Das Gericht verurteilte die vier Angeklagten wegen der Ermordung des Anwalts Willie Kimani, dessen Fahrer sowie eines Mandanten von Kimani. Die Staatsanwaltschaft habe die Schuld der vier Angeklagten zweifelsfrei bewiesen, sagte Richterin Jessie Lessit in Nairobi. Das Strafmaß soll am 3. September verkündet werden. Den Verurteilten droht die Todesstrafe. Einen weiteren angeklagten Polizisten sprach das Gericht aufgrund mangelnder Beweise frei. Alle fünf Angeklagten hatten auf nicht schuldig plädiert.

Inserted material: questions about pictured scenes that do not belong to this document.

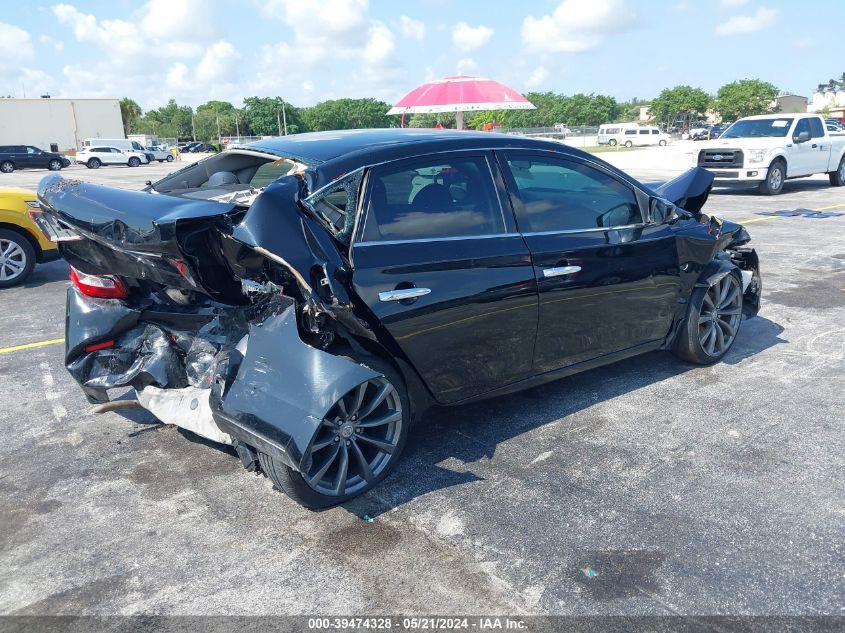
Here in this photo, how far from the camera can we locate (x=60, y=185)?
387cm

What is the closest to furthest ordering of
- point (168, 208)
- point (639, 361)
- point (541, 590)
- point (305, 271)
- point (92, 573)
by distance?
point (541, 590)
point (92, 573)
point (305, 271)
point (168, 208)
point (639, 361)

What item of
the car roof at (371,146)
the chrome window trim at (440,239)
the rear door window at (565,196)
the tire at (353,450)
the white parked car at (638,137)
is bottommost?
the tire at (353,450)

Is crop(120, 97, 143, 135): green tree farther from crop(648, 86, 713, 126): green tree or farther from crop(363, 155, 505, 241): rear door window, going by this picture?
crop(363, 155, 505, 241): rear door window

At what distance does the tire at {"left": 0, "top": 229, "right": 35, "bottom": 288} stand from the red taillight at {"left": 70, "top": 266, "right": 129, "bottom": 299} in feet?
16.6

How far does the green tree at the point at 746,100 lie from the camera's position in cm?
7431

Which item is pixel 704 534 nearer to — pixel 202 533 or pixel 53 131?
pixel 202 533

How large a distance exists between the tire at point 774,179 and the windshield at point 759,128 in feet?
2.63

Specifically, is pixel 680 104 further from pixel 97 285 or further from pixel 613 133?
pixel 97 285

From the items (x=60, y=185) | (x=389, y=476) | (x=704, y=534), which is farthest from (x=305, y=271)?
(x=704, y=534)

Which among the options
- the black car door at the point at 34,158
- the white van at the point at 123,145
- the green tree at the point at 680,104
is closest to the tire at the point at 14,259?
the black car door at the point at 34,158

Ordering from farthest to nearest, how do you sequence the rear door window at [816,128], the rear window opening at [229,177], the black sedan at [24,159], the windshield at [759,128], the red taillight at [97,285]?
the black sedan at [24,159]
the rear door window at [816,128]
the windshield at [759,128]
the red taillight at [97,285]
the rear window opening at [229,177]

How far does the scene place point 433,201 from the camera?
3.64 metres

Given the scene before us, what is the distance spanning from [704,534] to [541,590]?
0.85m

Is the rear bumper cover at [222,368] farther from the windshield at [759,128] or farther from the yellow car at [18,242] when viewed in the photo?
the windshield at [759,128]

Die Leichen von Anwalt Willie Kimani, seines Mandanten und eines Taxifahrers waren 2016 nahe der kenianischen Hauptstadt Nairobi in Säcken eingewickelt in einem Fluss gefunden worden. Sie wiesen Spuren brutaler Gewalt auf. Die Männer waren eine Woche zuvor verschwunden, nachdem sie an einer gerichtlichen Anhörung teilgenommen hatten.

Kimani arbeitete für die Menschenrechtsorganisation International Justice Mission. Vor seinem Tod hatte er einen Motorradtaxifahrer verteidigt, der dem Polizisten Fredrick L. vorgeworfen hatte, bei einer Verkehrskontrolle im Jahr 2015 ohne Grund auf ihn geschossen zu haben. L. war einer der Polizisten, die am Freitag für schuldig befunden wurden. Kimani und sein Mandant hatten zuvor Morddrohungen erhalten.

Empörung über grausame Gewalttaten

Der Mord an den drei Männern hatte in Kenia große Wut ausgelöst. Der dortigen Polizei wird der Einsatz von Killerkommandos vorgeworfen, die unter anderem Anwälte und Aktivisten ins Visier nehmen, die polizeiliches Fehlverhalten anprangern.

Die Organisation International Justice Mission begrüßte das Urteil: „Diese bahnbrechende Entscheidung wird eine deutliche Botschaft an skrupellose Polizeibeamte senden, die ihre Befugnisse missbrauchen: Sie werden per Gesetz zur Rechenschaft gezogen“, erklärte ihr Direktor Benson Shamala.